NZ shares fall, first market to open after US rating cut
Shares fall in NZ, first market to open after US credit rating cut
Aug. 8 (BusinessDesk) – New Zealand shares fell, pushing the NZX 50 Index to an 11-month low, and may extend their slide as equity markets open across Asia following America’s first-ever credit rating downgrade. Fletcher Building, Contact Energy and Telecom, the biggest companies on the bourse, paced the decline.
The NZX 50 fell 109.69, or 3.3%, to 3166.813 in the first 20 minutes of trading, heading for the lowest close since Sept. 30. No stocks rose on the index at the open. The slide mirrored the decline in U.S. stock futures and paves the way for a sell-off across Asia.
“This is the fear side of the market showing its ugly head right now,” said Alan Moore, who helps manage $600 million at Milford Asset Management. Still, “there doesn’t seem to be any great degree of panic - 2008 was a far worse scenario than this one.”
New Zealand is the first stock market to open after Standard & Poor’s cut the U.S. debt rating to AA+ from AAA in a review that criticised the seeming unwillingness of the U.S. Congress to tackle a vast debt burden. America may yet be in denial over the seriousness of the move, with the U.S. Treasury and billionaire businessman Warren Buffet both reported as saying S&P had erred in making the cut.

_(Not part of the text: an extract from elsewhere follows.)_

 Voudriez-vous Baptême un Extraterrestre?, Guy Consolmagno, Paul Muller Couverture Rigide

The kiwi dollar hasn’t yet moved much from where it ended up in New York on Friday, trading at 83.58 U.S. cents. Government bonds rose, pushing the yield on the 10-year benchmark bond down 9 basis points to 4.51%. The two-year swap rate tumbled 10 basis points to 3.24%.
Fletcher, the biggest company on the NZX 50 by market value, tumbled 4% to $7.40, the lowest since Aug. 20, 2010. Shares of the construction company fell even though it has an ‘outperform’ rating, based on a Reuters poll.

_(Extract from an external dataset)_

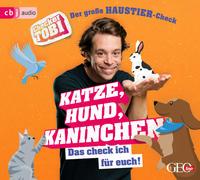 Checker Tobi - Der große Haustier-Check: Katze, Hund, Kaninchen – Das check ich für euch!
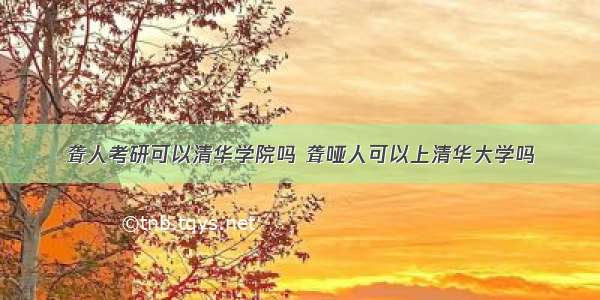 聋人考研可以清华学院吗 聋哑人可以上清华大学吗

Contact fell 2.6% to $4.90 and Telecom dropped about 2% to $2.52.
The credit rating cut comes on the eve of earnings season for New Zealand companies, which is expected to show companies have struggled to lift earnings even as the economy local recovers.
With eyes on sovereign debt in the U.S. and Europe, “if this continues for a while, earnings will be a secondary issue,” said James Lindsay, an equities manager at Tyndall Investment Management.
Nuplex Industries, which sells specialty chemicals in Asia and Europe, dropped 6.3% to $2.40. Fisher & Paykel Healthcare, which counts the U.S. as its biggest market, fell 5.2%to $2.36.
PGG Wrightson, the rural services company, fell 6.3% to 45 cents.